Collected data:

>>

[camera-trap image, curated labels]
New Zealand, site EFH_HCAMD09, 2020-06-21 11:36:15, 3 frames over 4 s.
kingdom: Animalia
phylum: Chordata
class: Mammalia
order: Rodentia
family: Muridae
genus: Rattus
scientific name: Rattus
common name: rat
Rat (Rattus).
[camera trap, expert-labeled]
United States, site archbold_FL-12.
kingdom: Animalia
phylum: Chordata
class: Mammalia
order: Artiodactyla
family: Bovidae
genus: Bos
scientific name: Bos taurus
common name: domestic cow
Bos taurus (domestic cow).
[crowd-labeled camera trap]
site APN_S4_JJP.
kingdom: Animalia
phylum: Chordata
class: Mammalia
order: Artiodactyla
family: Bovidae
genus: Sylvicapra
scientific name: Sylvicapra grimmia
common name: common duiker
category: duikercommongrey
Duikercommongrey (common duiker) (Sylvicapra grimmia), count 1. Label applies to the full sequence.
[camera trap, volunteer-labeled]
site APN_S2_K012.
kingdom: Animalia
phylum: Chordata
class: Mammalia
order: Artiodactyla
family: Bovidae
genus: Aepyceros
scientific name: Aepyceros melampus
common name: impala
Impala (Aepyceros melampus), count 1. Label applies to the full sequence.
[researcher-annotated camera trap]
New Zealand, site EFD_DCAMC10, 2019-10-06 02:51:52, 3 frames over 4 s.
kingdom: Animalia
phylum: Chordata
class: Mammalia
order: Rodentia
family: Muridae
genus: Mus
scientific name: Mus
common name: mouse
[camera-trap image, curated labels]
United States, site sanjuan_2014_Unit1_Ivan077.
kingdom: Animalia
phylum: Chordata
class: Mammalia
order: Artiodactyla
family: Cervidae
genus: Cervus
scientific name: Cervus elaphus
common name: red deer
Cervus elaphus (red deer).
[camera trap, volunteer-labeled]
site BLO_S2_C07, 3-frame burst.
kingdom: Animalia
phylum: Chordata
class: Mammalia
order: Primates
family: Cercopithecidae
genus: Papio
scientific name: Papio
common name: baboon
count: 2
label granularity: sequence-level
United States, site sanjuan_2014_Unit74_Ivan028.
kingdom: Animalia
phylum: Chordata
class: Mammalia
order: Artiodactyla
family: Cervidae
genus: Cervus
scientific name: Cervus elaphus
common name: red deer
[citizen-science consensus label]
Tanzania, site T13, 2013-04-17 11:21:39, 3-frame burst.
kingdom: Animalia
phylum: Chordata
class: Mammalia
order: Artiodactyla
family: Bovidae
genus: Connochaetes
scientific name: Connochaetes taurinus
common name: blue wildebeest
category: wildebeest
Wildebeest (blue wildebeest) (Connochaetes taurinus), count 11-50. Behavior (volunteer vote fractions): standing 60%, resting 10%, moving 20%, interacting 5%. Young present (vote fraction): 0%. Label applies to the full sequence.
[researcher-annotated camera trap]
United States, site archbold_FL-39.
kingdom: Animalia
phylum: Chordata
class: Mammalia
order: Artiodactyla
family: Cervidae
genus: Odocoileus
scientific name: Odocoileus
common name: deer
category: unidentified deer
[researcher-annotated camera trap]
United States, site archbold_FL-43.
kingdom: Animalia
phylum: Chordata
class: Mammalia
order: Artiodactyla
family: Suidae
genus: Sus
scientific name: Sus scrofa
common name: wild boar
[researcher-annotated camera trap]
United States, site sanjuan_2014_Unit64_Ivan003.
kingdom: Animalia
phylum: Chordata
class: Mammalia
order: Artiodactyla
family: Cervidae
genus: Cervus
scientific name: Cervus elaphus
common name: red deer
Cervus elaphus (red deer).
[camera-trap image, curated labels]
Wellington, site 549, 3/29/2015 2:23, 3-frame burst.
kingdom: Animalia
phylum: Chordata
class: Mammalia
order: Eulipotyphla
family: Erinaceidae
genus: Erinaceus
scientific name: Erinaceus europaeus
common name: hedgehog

<<

Assignment: Retype every record without alteration.

Solved problem:
[camera-trap image, curated labels]
New Zealand, site EFH_HCAMD09, 2020-06-21 11:36:15, 3 frames over 4 s.
kingdom: Animalia
phylum: Chordata
class: Mammalia
order: Rodentia
family: Muridae
genus: Rattus
scientific name: Rattus
common name: rat
Rat (Rattus).
[camera trap, expert-labeled]
United States, site archbold_FL-12.
kingdom: Animalia
phylum: Chordata
class: Mammalia
order: Artiodactyla
family: Bovidae
genus: Bos
scientific name: Bos taurus
common name: domestic cow
Bos taurus (domestic cow).
[crowd-labeled camera trap]
site APN_S4_JJP.
kingdom: Animalia
phylum: Chordata
class: Mammalia
order: Artiodactyla
family: Bovidae
genus: Sylvicapra
scientific name: Sylvicapra grimmia
common name: common duiker
category: duikercommongrey
Duikercommongrey (common duiker) (Sylvicapra grimmia), count 1. Label applies to the full sequence.
[camera trap, volunteer-labeled]
site APN_S2_K012.
kingdom: Animalia
phylum: Chordata
class: Mammalia
order: Artiodactyla
family: Bovidae
genus: Aepyceros
scientific name: Aepyceros melampus
common name: impala
Impala (Aepyceros melampus), count 1. Label applies to the full sequence.
[researcher-annotated camera trap]
New Zealand, site EFD_DCAMC10, 2019-10-06 02:51:52, 3 frames over 4 s.
kingdom: Animalia
phylum: Chordata
class: Mammalia
order: Rodentia
family: Muridae
genus: Mus
scientific name: Mus
common name: mouse
[camera-trap image, curated labels]
United States, site sanjuan_2014_Unit1_Ivan077.
kingdom: Animalia
phylum: Chordata
class: Mammalia
order: Artiodactyla
family: Cervidae
genus: Cervus
scientific name: Cervus elaphus
common name: red deer
Cervus elaphus (red deer).
[camera trap, volunteer-labeled]
site BLO_S2_C07, 3-frame burst.
kingdom: Animalia
phylum: Chordata
class: Mammalia
order: Primates
family: Cercopithecidae
genus: Papio
scientific name: Papio
common name: baboon
count: 2
label granularity: sequence-level
United States, site sanjuan_2014_Unit74_Ivan028.
kingdom: Animalia
phylum: Chordata
class: Mammalia
order: Artiodactyla
family: Cervidae
genus: Cervus
scientific name: Cervus elaphus
common name: red deer
[citizen-science consensus label]
Tanzania, site T13, 2013-04-17 11:21:39, 3-frame burst.
kingdom: Animalia
phylum: Chordata
class: Mammalia
order: Artiodactyla
family: Bovidae
genus: Connochaetes
scientific name: Connochaetes taurinus
common name: blue wildebeest
category: wildebeest
Wildebeest (blue wildebeest) (Connochaetes taurinus), count 11-50. Behavior (volunteer vote fractions): standing 60%, resting 10%, moving 20%, interacting 5%. Young present (vote fraction): 0%. Label applies to the full sequence.
[researcher-annotated camera trap]
United States, site archbold_FL-39.
kingdom: Animalia
phylum: Chordata
class: Mammalia
order: Artiodactyla
family: Cervidae
genus: Odocoileus
scientific name: Odocoileus
common name: deer
category: unidentified deer
[researcher-annotated camera trap]
United States, site archbold_FL-43.
kingdom: Animalia
phylum: Chordata
class: Mammalia
order: Artiodactyla
family: Suidae
genus: Sus
scientific name: Sus scrofa
common name: wild boar
[researcher-annotated camera trap]
United States, site sanjuan_2014_Unit64_Ivan003.
kingdom: Animalia
phylum: Chordata
class: Mammalia
order: Artiodactyla
family: Cervidae
genus: Cervus
scientific name: Cervus elaphus
common name: red deer
Cervus elaphus (red deer).
[camera-trap image, curated labels]
Wellington, site 549, 3/29/2015 2:23, 3-frame burst.
kingdom: Animalia
phylum: Chordata
class: Mammalia
order: Eulipotyphla
family: Erinaceidae
genus: Erinaceus
scientific name: Erinaceus europaeus
common name: hedgehog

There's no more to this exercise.